** What is asked **
Please rewrite the AI power-demand article from "That gap between" to "of new load.", changing "heat waves" to "hot spells".
----- Document
The world’s AI data centers now pull roughly 29.6 gigawatts of electricity from power grids, according to estimates aligned with the International Energy Agency’s latest assessment of energy and AI. To put that in perspective: New York State’s grid operator, the NYISO, projects a statewide summer peak demand of 31,471 megawatts, the maximum draw when every air conditioner in every apartment from Montauk to Buffalo is running at once. AI infrastructure alone is now consuming nearly that much power, not for a few sweltering afternoons, but around the clock, every day of the year.
That gap between a seasonal spike and a constant industrial load is exactly what has grid planners, utility executives, and state regulators scrambling. Building a new power plant or transmission line takes five to ten years. Training and deploying a new large language model takes months. The mismatch is already showing up in interconnection queues, rate cases, and emergency reliability reviews across the country.
Where the numbers come from
Two institutional sources anchor the comparison. New York’s 2025 summer energy outlook, built on NYISO data, sets the state’s projected peak at 31,471 MW and total available capacity at 40,983 MW. The roughly 9,500 MW reserve margin is designed to keep the lights on during heat waves. It was not designed for a world in which a single hyperscale data center campus can request 1,000 MW or more of new load.
----------
----- Data extract
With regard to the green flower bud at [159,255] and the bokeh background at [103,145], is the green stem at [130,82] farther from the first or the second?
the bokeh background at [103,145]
----------
** Full output **
That gap between a seasonal spike and a constant industrial load is exactly what has grid planners, utility executives, and state regulators scrambling. Building a new power plant or transmission line takes five to ten years. Training and deploying a new large language model takes months. The mismatch is already showing up in interconnection queues, rate cases, and emergency reliability reviews across the country.
Where the numbers come from
Two institutional sources anchor the comparison. New York’s 2025 summer energy outlook, built on NYISO data, sets the state’s projected peak at 31,471 MW and total available capacity at 40,983 MW. The roughly 9,500 MW reserve margin is designed to keep the lights on during hot spells. It was not designed for a world in which a single hyperscale data center campus can request 1,000 MW or more of new load.